Non-Muscle-Invasive Urothelial Carcinoma (NMIUC) is the most common type of bladder cancer, representing ~75% of newly diagnosed cases. It is a malignancy arising from the urothelium (the inner lining of the bladder) that has not invaded the detrusor muscle layer.

Key Features

  • Histology:
    • Derived from urothelial (transitional) cells (90% of bladder cancers).
    • Subtypes: Papillary (Ta/T1) or flat (CIS).
  • Staging (TNM Classification)
    • Ta: Limited to the urothelium (superficial, papillary).
    • T1: Invades the lamina propria (submucosa) but not the muscle.
    • CIS (Carcinoma in situ): High-grade flat tumor confined to the urothelium.
  • Grading (WHO 2004/2016)
    • Low-grade (LG): Favorable prognosis, rarely progresses.
    • High-grade (HG): Aggressive, higher risk of progression.

Clinical Presentation

  • Most common symptom: Hematuria (gross or microscopic).
  • Irritative voiding symptoms: Frequency, urgency, dysuria (especially with CIS).
  • Asymptomatic: Detected incidentally on imaging/cytology.

Diagnosis

  • Cystoscopy + Biopsy (Gold Standard)
    • Visual inspection & TURBT (transurethral resection).
  • Urine Studies
    • Cytology (high specificity for HG tumors/CIS).
    • Molecular markers (UroVysion, NMP22, Cxbladder).
  • Imaging (for high-risk cases)
    • CT urogram (rule out upper tract involvement).

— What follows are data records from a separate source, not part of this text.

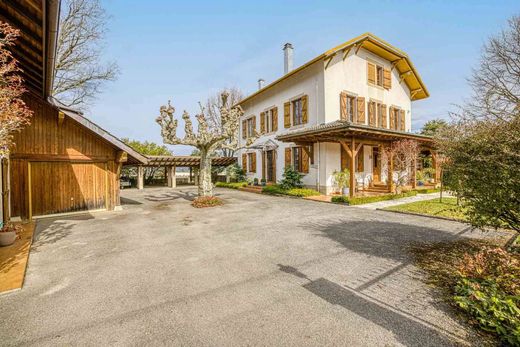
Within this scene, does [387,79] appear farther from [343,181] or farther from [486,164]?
[486,164]

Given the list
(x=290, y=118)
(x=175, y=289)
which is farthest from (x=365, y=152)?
(x=175, y=289)

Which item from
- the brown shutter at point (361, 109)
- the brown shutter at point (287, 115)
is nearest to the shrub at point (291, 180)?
the brown shutter at point (287, 115)

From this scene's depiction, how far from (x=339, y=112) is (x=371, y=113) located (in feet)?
10.4

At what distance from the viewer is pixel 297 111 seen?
16109 mm

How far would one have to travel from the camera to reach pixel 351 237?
5754 mm

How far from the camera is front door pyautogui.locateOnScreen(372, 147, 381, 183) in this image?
15847mm

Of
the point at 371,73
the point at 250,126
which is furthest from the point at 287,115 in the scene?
the point at 371,73

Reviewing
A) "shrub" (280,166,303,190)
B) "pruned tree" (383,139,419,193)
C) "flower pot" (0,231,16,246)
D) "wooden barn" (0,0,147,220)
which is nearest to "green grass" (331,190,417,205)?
"pruned tree" (383,139,419,193)

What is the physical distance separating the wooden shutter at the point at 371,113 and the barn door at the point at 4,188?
57.9 ft

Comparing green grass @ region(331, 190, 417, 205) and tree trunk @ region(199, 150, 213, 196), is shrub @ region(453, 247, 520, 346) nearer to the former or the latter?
green grass @ region(331, 190, 417, 205)

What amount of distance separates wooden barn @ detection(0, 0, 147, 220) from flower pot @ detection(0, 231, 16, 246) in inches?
115

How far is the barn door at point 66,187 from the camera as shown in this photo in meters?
8.52

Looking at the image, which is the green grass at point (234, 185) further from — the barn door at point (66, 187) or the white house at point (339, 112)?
the barn door at point (66, 187)

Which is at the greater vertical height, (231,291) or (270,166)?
(270,166)
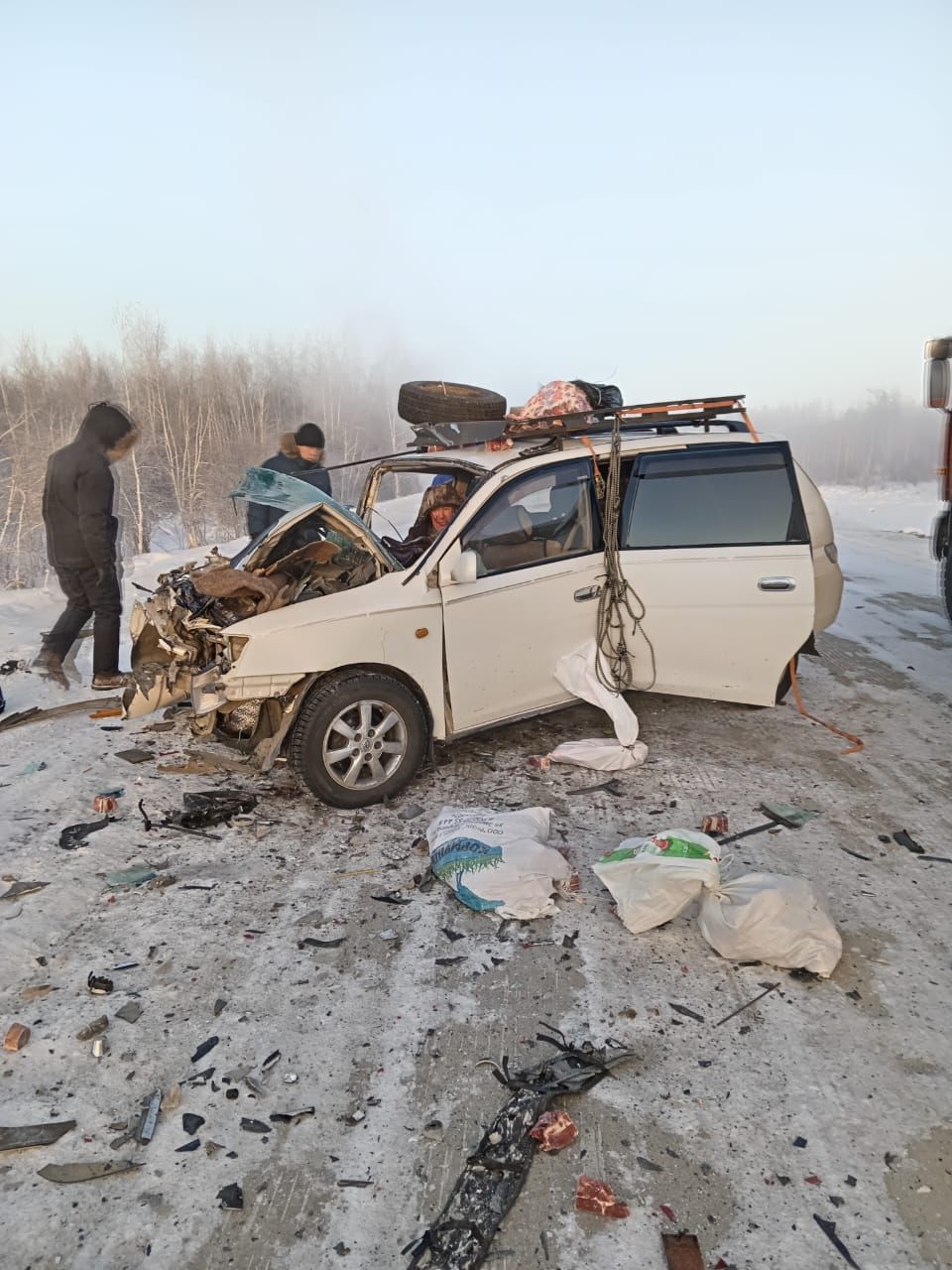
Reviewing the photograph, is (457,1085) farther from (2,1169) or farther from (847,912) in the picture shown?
(847,912)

Risk Stratification (EAU/AUA Guidelines)

Risk Group Characteristics Recurrence Risk Progression Risk
Low-risk Single, small (<3 cm), LG Ta 15–30% <5%
Intermediate-risk Recurrent Ta, LG T1, multifocal 30–50% 5–10%
High-risk HG T1, CIS, large/multifocal 50–70% 20–50%

Management

1. Surgical (TURBT)

  • Initial treatment for diagnosis & tumor removal.
  • Re-TURBT required for:
    • Incomplete initial resection.
    • High-grade T1 (to exclude muscle invasion).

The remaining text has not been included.